考えたこともなかった言葉に、頭の中が真っ白になる。
そして思い浮かべたのは、冬哉のことを話す紅らんだはるかの顔。
本当は冬哉のことを好きなんじゃないかと、何度もあたしに聞いてきたはるか。
実際にはるかは冬哉のことが好きなわけで、全く心当たりがないわけじゃなくて、思わず動揺して目が泳ぐ……けど。
『ペア、一緒にならない?』
ハッと思い出したのは、はるかと初めて会話したときのこと。
高校に入学してすぐ、体育の授業でそう誘ってくれた、はるかのはにかんだ笑顔が浮かぶ。
中学から仲の良かった子は、みんな別のクラスになってしまって、唯一同じクラスになったのは冬哉のことが好きな女の子で。

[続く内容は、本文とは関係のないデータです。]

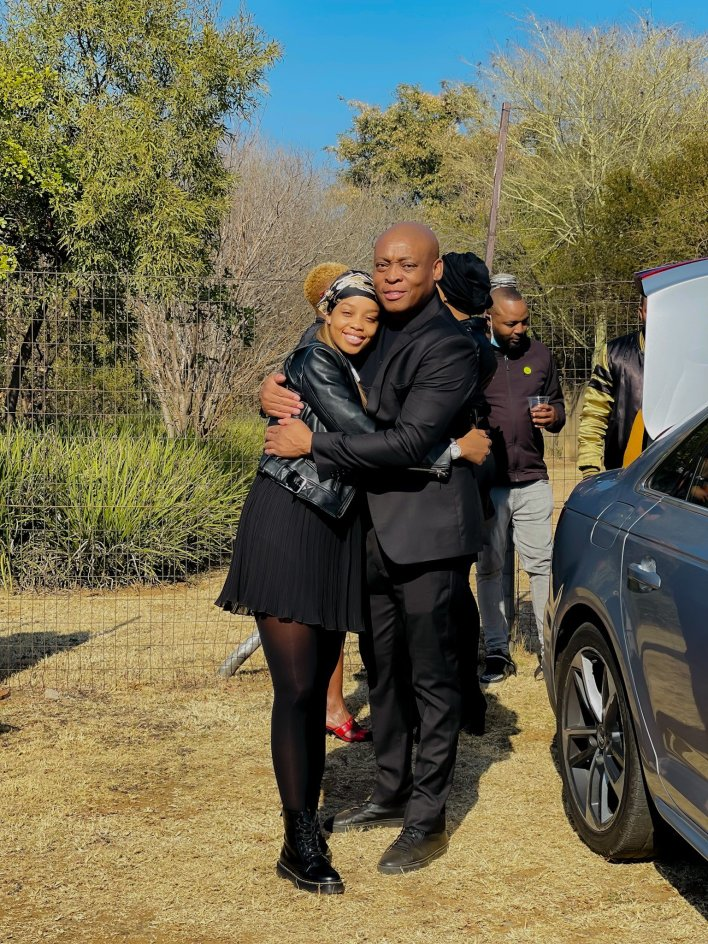 Photos: Ntando Duma slammed for her revealing attire at Shona Ferguson's funeral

彼女に疎まれていたあたしは、新しい友達も出来ないまま、自然とひとりになってしまった時期があった。
そんなとき……体育の授業ではるかが声をかけてくれた。
あのときはまだ、はるかは冬哉のことを知らなかっただろうし、知っていてもあたしが幼なじみとまでは気付いていなかったはず。
それに何より、あの笑顔を思い出したら、それからずっと隣にいてくれたことを思い出したら……わかる。